[Excerpts from a detection dataset]
---+---

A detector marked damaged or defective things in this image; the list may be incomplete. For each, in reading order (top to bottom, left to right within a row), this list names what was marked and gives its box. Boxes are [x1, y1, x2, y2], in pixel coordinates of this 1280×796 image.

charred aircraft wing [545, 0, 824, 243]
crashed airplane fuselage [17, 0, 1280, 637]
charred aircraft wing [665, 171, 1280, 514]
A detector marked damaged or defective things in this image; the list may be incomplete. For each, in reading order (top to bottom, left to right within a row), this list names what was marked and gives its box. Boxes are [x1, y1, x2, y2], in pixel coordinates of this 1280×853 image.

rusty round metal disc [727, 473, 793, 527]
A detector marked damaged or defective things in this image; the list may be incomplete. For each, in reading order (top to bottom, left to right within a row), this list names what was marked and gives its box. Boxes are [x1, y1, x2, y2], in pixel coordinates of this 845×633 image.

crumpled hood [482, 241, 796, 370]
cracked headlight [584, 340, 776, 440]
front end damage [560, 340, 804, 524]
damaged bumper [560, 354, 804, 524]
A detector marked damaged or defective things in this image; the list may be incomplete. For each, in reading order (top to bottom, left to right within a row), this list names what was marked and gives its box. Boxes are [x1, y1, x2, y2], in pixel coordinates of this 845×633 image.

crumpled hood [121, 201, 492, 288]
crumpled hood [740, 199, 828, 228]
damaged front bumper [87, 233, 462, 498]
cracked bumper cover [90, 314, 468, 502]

---+---

▶ What is required
Rewrite the lines from the start through the line containing "charred aircraft wing [665, 171, 1280, 514]", inclusive, as a two-column CSV with the columns instruction and response, one row per request. Put each request's text and its answer in a single quoted field, with line breaks replaced by spaces.

▶ Solved exercise
instruction,response
"A detector marked damaged or defective things in this image; the list may be incomplete. For each, in reading order (top to bottom, left to right within a row), this list names what was marked and gives its box. Boxes are [x1, y1, x2, y2], in pixel coordinates of this 1280×796 image.","charred aircraft wing [545, 0, 824, 243] crashed airplane fuselage [17, 0, 1280, 637] charred aircraft wing [665, 171, 1280, 514]"